/rtstat

Router Statistics Tool

Primary LanguagePythonMIT LicenseMIT

rtstat v0.1

This is a Python 3 tool to extract useful information from routers via telnet (using telnetlib) in JSON format. The data obtained can then be saved and used later e.g. to graph data usage peaks, visualize modem disconnections, measure router uptime and monitor a variety of interfaces. Currently only one router is supported, the Thomson TG585 v8 model which I am using, and only a very small subset of all available information is currently retrieved. Example usage and output:

$ rtstat --router TG585v8 --host 192.168.1.254
{
    "data": {
        "iflist": {
            "lan": {
                "rx": 18908913,
                "tx": 394918736
            },
            "local": {
                "rx": 15927004,
                "tx": 1602303
            },
            "wan": {
                "rx": 380311813,
                "tx": 18085434
            }
        },
        "xdsl-info": {
            "bandwidth-down": 1973250,
            "bandwidth-up": 151000,
            "state": "up",
            "type": "ADSL2+",
            "uptime": 7565
        }
    },
    "router": "Thomson TG585 v8",
    "timestamp": 1426927484.2418256
}

The script is extensible and other router models can be easily added by adding a new router class and implementing its get_all_info and name methods. I did not however attempt to enforce the specific information retrieved, so each router class is free to parse and return any information it pleases as a JSON-compatible dictionary as long as it is useful and easily parsable; for instance, in the JSON chunk above the uptime is in seconds and the rx/tx/bandwidth values are in bytes and bytes per second respectively. One way of consuming the information retrieved could be to store each snapshot on disk and then plot quantities of interest as a function of the provided Unix timestamp using any graphing tool.

PROVIDED INFORMATION ::
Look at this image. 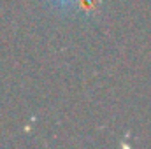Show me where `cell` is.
<instances>
[{
  "instance_id": "obj_1",
  "label": "cell",
  "mask_w": 151,
  "mask_h": 149,
  "mask_svg": "<svg viewBox=\"0 0 151 149\" xmlns=\"http://www.w3.org/2000/svg\"><path fill=\"white\" fill-rule=\"evenodd\" d=\"M53 4H56V5H60V7H70V5H74L77 0H51Z\"/></svg>"
}]
</instances>
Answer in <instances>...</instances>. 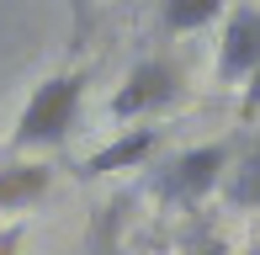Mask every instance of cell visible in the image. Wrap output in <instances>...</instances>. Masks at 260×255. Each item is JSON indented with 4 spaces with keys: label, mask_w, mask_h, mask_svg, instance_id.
Wrapping results in <instances>:
<instances>
[{
    "label": "cell",
    "mask_w": 260,
    "mask_h": 255,
    "mask_svg": "<svg viewBox=\"0 0 260 255\" xmlns=\"http://www.w3.org/2000/svg\"><path fill=\"white\" fill-rule=\"evenodd\" d=\"M80 101H85V75H48L38 90L27 96L16 117V133H11V149H58L80 122Z\"/></svg>",
    "instance_id": "6da1fadb"
},
{
    "label": "cell",
    "mask_w": 260,
    "mask_h": 255,
    "mask_svg": "<svg viewBox=\"0 0 260 255\" xmlns=\"http://www.w3.org/2000/svg\"><path fill=\"white\" fill-rule=\"evenodd\" d=\"M229 144H197V149H181L170 154L165 165L154 170V197L159 202H175V207H197L207 192H218L223 170H229Z\"/></svg>",
    "instance_id": "7a4b0ae2"
},
{
    "label": "cell",
    "mask_w": 260,
    "mask_h": 255,
    "mask_svg": "<svg viewBox=\"0 0 260 255\" xmlns=\"http://www.w3.org/2000/svg\"><path fill=\"white\" fill-rule=\"evenodd\" d=\"M223 197H229L234 207H260V138L239 160H229V170H223Z\"/></svg>",
    "instance_id": "52a82bcc"
},
{
    "label": "cell",
    "mask_w": 260,
    "mask_h": 255,
    "mask_svg": "<svg viewBox=\"0 0 260 255\" xmlns=\"http://www.w3.org/2000/svg\"><path fill=\"white\" fill-rule=\"evenodd\" d=\"M48 192V165H6L0 170V213H16V207L38 202Z\"/></svg>",
    "instance_id": "8992f818"
},
{
    "label": "cell",
    "mask_w": 260,
    "mask_h": 255,
    "mask_svg": "<svg viewBox=\"0 0 260 255\" xmlns=\"http://www.w3.org/2000/svg\"><path fill=\"white\" fill-rule=\"evenodd\" d=\"M21 234H27V224H6V229H0V255H16Z\"/></svg>",
    "instance_id": "7c38bea8"
},
{
    "label": "cell",
    "mask_w": 260,
    "mask_h": 255,
    "mask_svg": "<svg viewBox=\"0 0 260 255\" xmlns=\"http://www.w3.org/2000/svg\"><path fill=\"white\" fill-rule=\"evenodd\" d=\"M85 255H122L117 250V213H106L101 224H96V234H90V250Z\"/></svg>",
    "instance_id": "9c48e42d"
},
{
    "label": "cell",
    "mask_w": 260,
    "mask_h": 255,
    "mask_svg": "<svg viewBox=\"0 0 260 255\" xmlns=\"http://www.w3.org/2000/svg\"><path fill=\"white\" fill-rule=\"evenodd\" d=\"M239 107H244V117H255V112H260V64L244 75V101H239Z\"/></svg>",
    "instance_id": "8fae6325"
},
{
    "label": "cell",
    "mask_w": 260,
    "mask_h": 255,
    "mask_svg": "<svg viewBox=\"0 0 260 255\" xmlns=\"http://www.w3.org/2000/svg\"><path fill=\"white\" fill-rule=\"evenodd\" d=\"M260 64V6L229 11L218 38V80L223 85H244V75Z\"/></svg>",
    "instance_id": "277c9868"
},
{
    "label": "cell",
    "mask_w": 260,
    "mask_h": 255,
    "mask_svg": "<svg viewBox=\"0 0 260 255\" xmlns=\"http://www.w3.org/2000/svg\"><path fill=\"white\" fill-rule=\"evenodd\" d=\"M69 38H75V48L90 43V0H69Z\"/></svg>",
    "instance_id": "30bf717a"
},
{
    "label": "cell",
    "mask_w": 260,
    "mask_h": 255,
    "mask_svg": "<svg viewBox=\"0 0 260 255\" xmlns=\"http://www.w3.org/2000/svg\"><path fill=\"white\" fill-rule=\"evenodd\" d=\"M159 149V128H127V133H117L106 149H96V154L85 160V176H117V170H138L149 154Z\"/></svg>",
    "instance_id": "5b68a950"
},
{
    "label": "cell",
    "mask_w": 260,
    "mask_h": 255,
    "mask_svg": "<svg viewBox=\"0 0 260 255\" xmlns=\"http://www.w3.org/2000/svg\"><path fill=\"white\" fill-rule=\"evenodd\" d=\"M197 255H229V250H223V245H202V250H197Z\"/></svg>",
    "instance_id": "4fadbf2b"
},
{
    "label": "cell",
    "mask_w": 260,
    "mask_h": 255,
    "mask_svg": "<svg viewBox=\"0 0 260 255\" xmlns=\"http://www.w3.org/2000/svg\"><path fill=\"white\" fill-rule=\"evenodd\" d=\"M229 0H165L159 6V27L165 32H202L223 16Z\"/></svg>",
    "instance_id": "ba28073f"
},
{
    "label": "cell",
    "mask_w": 260,
    "mask_h": 255,
    "mask_svg": "<svg viewBox=\"0 0 260 255\" xmlns=\"http://www.w3.org/2000/svg\"><path fill=\"white\" fill-rule=\"evenodd\" d=\"M175 96H181V69L170 59H144V64L127 69V80L117 85L106 112L117 122H133V117H149V112H165Z\"/></svg>",
    "instance_id": "3957f363"
}]
</instances>
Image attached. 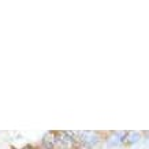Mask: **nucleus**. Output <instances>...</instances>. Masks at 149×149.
Wrapping results in <instances>:
<instances>
[{"label": "nucleus", "instance_id": "obj_2", "mask_svg": "<svg viewBox=\"0 0 149 149\" xmlns=\"http://www.w3.org/2000/svg\"><path fill=\"white\" fill-rule=\"evenodd\" d=\"M125 137H126V131H112L105 138V144L109 148H116V146L125 145Z\"/></svg>", "mask_w": 149, "mask_h": 149}, {"label": "nucleus", "instance_id": "obj_4", "mask_svg": "<svg viewBox=\"0 0 149 149\" xmlns=\"http://www.w3.org/2000/svg\"><path fill=\"white\" fill-rule=\"evenodd\" d=\"M23 149H34V148H33V146H25Z\"/></svg>", "mask_w": 149, "mask_h": 149}, {"label": "nucleus", "instance_id": "obj_3", "mask_svg": "<svg viewBox=\"0 0 149 149\" xmlns=\"http://www.w3.org/2000/svg\"><path fill=\"white\" fill-rule=\"evenodd\" d=\"M141 140V133L140 131H126V137H125V146H131V145L140 142Z\"/></svg>", "mask_w": 149, "mask_h": 149}, {"label": "nucleus", "instance_id": "obj_1", "mask_svg": "<svg viewBox=\"0 0 149 149\" xmlns=\"http://www.w3.org/2000/svg\"><path fill=\"white\" fill-rule=\"evenodd\" d=\"M79 146L86 149H93L101 142V133L99 131H75Z\"/></svg>", "mask_w": 149, "mask_h": 149}]
</instances>
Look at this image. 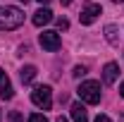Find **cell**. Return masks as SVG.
<instances>
[{"instance_id":"cell-20","label":"cell","mask_w":124,"mask_h":122,"mask_svg":"<svg viewBox=\"0 0 124 122\" xmlns=\"http://www.w3.org/2000/svg\"><path fill=\"white\" fill-rule=\"evenodd\" d=\"M38 2H41V5H48V2H50V0H38Z\"/></svg>"},{"instance_id":"cell-16","label":"cell","mask_w":124,"mask_h":122,"mask_svg":"<svg viewBox=\"0 0 124 122\" xmlns=\"http://www.w3.org/2000/svg\"><path fill=\"white\" fill-rule=\"evenodd\" d=\"M95 122H112V120H110L108 115H98V117H95Z\"/></svg>"},{"instance_id":"cell-13","label":"cell","mask_w":124,"mask_h":122,"mask_svg":"<svg viewBox=\"0 0 124 122\" xmlns=\"http://www.w3.org/2000/svg\"><path fill=\"white\" fill-rule=\"evenodd\" d=\"M72 74L77 77V79H79V77H84V74H86V67H84V65H77V67H74V72H72Z\"/></svg>"},{"instance_id":"cell-7","label":"cell","mask_w":124,"mask_h":122,"mask_svg":"<svg viewBox=\"0 0 124 122\" xmlns=\"http://www.w3.org/2000/svg\"><path fill=\"white\" fill-rule=\"evenodd\" d=\"M117 77H119V65H117V62H108V65L103 67V81H105V84H115Z\"/></svg>"},{"instance_id":"cell-5","label":"cell","mask_w":124,"mask_h":122,"mask_svg":"<svg viewBox=\"0 0 124 122\" xmlns=\"http://www.w3.org/2000/svg\"><path fill=\"white\" fill-rule=\"evenodd\" d=\"M100 12H103V7H100V5H95V2H91V5H86V7L81 10V15H79V22L88 26V24H93V22L98 19V15H100Z\"/></svg>"},{"instance_id":"cell-19","label":"cell","mask_w":124,"mask_h":122,"mask_svg":"<svg viewBox=\"0 0 124 122\" xmlns=\"http://www.w3.org/2000/svg\"><path fill=\"white\" fill-rule=\"evenodd\" d=\"M55 122H67V117H57V120H55Z\"/></svg>"},{"instance_id":"cell-22","label":"cell","mask_w":124,"mask_h":122,"mask_svg":"<svg viewBox=\"0 0 124 122\" xmlns=\"http://www.w3.org/2000/svg\"><path fill=\"white\" fill-rule=\"evenodd\" d=\"M115 2H124V0H115Z\"/></svg>"},{"instance_id":"cell-8","label":"cell","mask_w":124,"mask_h":122,"mask_svg":"<svg viewBox=\"0 0 124 122\" xmlns=\"http://www.w3.org/2000/svg\"><path fill=\"white\" fill-rule=\"evenodd\" d=\"M31 22H33L36 26H46V24H50V22H53V12H50L48 7H41V10L33 15V19H31Z\"/></svg>"},{"instance_id":"cell-3","label":"cell","mask_w":124,"mask_h":122,"mask_svg":"<svg viewBox=\"0 0 124 122\" xmlns=\"http://www.w3.org/2000/svg\"><path fill=\"white\" fill-rule=\"evenodd\" d=\"M31 101H33V105L43 108V110H50L53 108V89L50 86H36L31 91Z\"/></svg>"},{"instance_id":"cell-1","label":"cell","mask_w":124,"mask_h":122,"mask_svg":"<svg viewBox=\"0 0 124 122\" xmlns=\"http://www.w3.org/2000/svg\"><path fill=\"white\" fill-rule=\"evenodd\" d=\"M22 24H24V12H22L19 7H12V5L0 7V29L2 31L19 29Z\"/></svg>"},{"instance_id":"cell-4","label":"cell","mask_w":124,"mask_h":122,"mask_svg":"<svg viewBox=\"0 0 124 122\" xmlns=\"http://www.w3.org/2000/svg\"><path fill=\"white\" fill-rule=\"evenodd\" d=\"M38 41H41L43 50H50V53H55V50H57V48L62 46V41H60V34H57V31H43Z\"/></svg>"},{"instance_id":"cell-10","label":"cell","mask_w":124,"mask_h":122,"mask_svg":"<svg viewBox=\"0 0 124 122\" xmlns=\"http://www.w3.org/2000/svg\"><path fill=\"white\" fill-rule=\"evenodd\" d=\"M72 120L74 122H88V113H86V108L81 105V103H74L72 105Z\"/></svg>"},{"instance_id":"cell-21","label":"cell","mask_w":124,"mask_h":122,"mask_svg":"<svg viewBox=\"0 0 124 122\" xmlns=\"http://www.w3.org/2000/svg\"><path fill=\"white\" fill-rule=\"evenodd\" d=\"M22 2H24V5H26V2H29V0H22Z\"/></svg>"},{"instance_id":"cell-2","label":"cell","mask_w":124,"mask_h":122,"mask_svg":"<svg viewBox=\"0 0 124 122\" xmlns=\"http://www.w3.org/2000/svg\"><path fill=\"white\" fill-rule=\"evenodd\" d=\"M77 93H79V98H81L84 103H88V105L100 103V84H98V81H81Z\"/></svg>"},{"instance_id":"cell-17","label":"cell","mask_w":124,"mask_h":122,"mask_svg":"<svg viewBox=\"0 0 124 122\" xmlns=\"http://www.w3.org/2000/svg\"><path fill=\"white\" fill-rule=\"evenodd\" d=\"M119 93H122V98H124V81H122V86H119Z\"/></svg>"},{"instance_id":"cell-14","label":"cell","mask_w":124,"mask_h":122,"mask_svg":"<svg viewBox=\"0 0 124 122\" xmlns=\"http://www.w3.org/2000/svg\"><path fill=\"white\" fill-rule=\"evenodd\" d=\"M26 122H48V120H46V115H41V113H36V115H31V117H29Z\"/></svg>"},{"instance_id":"cell-9","label":"cell","mask_w":124,"mask_h":122,"mask_svg":"<svg viewBox=\"0 0 124 122\" xmlns=\"http://www.w3.org/2000/svg\"><path fill=\"white\" fill-rule=\"evenodd\" d=\"M19 79H22V84H31V81L36 79V67H33V65H24V67L19 70Z\"/></svg>"},{"instance_id":"cell-6","label":"cell","mask_w":124,"mask_h":122,"mask_svg":"<svg viewBox=\"0 0 124 122\" xmlns=\"http://www.w3.org/2000/svg\"><path fill=\"white\" fill-rule=\"evenodd\" d=\"M0 96H2V101H10V98L15 96L12 81H10V77H7L5 70H0Z\"/></svg>"},{"instance_id":"cell-11","label":"cell","mask_w":124,"mask_h":122,"mask_svg":"<svg viewBox=\"0 0 124 122\" xmlns=\"http://www.w3.org/2000/svg\"><path fill=\"white\" fill-rule=\"evenodd\" d=\"M117 26H115V24H108V26H105V38H108V43H117V41H119V36H117Z\"/></svg>"},{"instance_id":"cell-15","label":"cell","mask_w":124,"mask_h":122,"mask_svg":"<svg viewBox=\"0 0 124 122\" xmlns=\"http://www.w3.org/2000/svg\"><path fill=\"white\" fill-rule=\"evenodd\" d=\"M57 26H60V29H67V26H69V22H67V19H57Z\"/></svg>"},{"instance_id":"cell-18","label":"cell","mask_w":124,"mask_h":122,"mask_svg":"<svg viewBox=\"0 0 124 122\" xmlns=\"http://www.w3.org/2000/svg\"><path fill=\"white\" fill-rule=\"evenodd\" d=\"M62 5H72V0H60Z\"/></svg>"},{"instance_id":"cell-12","label":"cell","mask_w":124,"mask_h":122,"mask_svg":"<svg viewBox=\"0 0 124 122\" xmlns=\"http://www.w3.org/2000/svg\"><path fill=\"white\" fill-rule=\"evenodd\" d=\"M7 122H24V115H22L19 110H12V113L7 115Z\"/></svg>"}]
</instances>
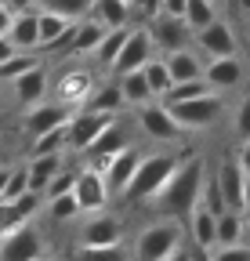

WORK TO COMPLETE :: Write the next part of the router statistics tool description, picking up right after its final sentence. The records have nothing to do with the text about the router statistics tool.

THE RESPONSE ::
This tool is mostly for my personal usage but maybe someone else will find it or the code useful. If you extend it to support another router model I would welcome a pull request. I am not really interested in Python 2 compatibility but since the code involves mostly data parsing it will probably be easy to make it run under Python 2.7 at least (as it turns out, this version does run on Python 2.7 without issues).

Installation and Usage

$ python3 setup.py install
$ rtstat --help

License

Released under the MIT license. See the LICENSE file for more information.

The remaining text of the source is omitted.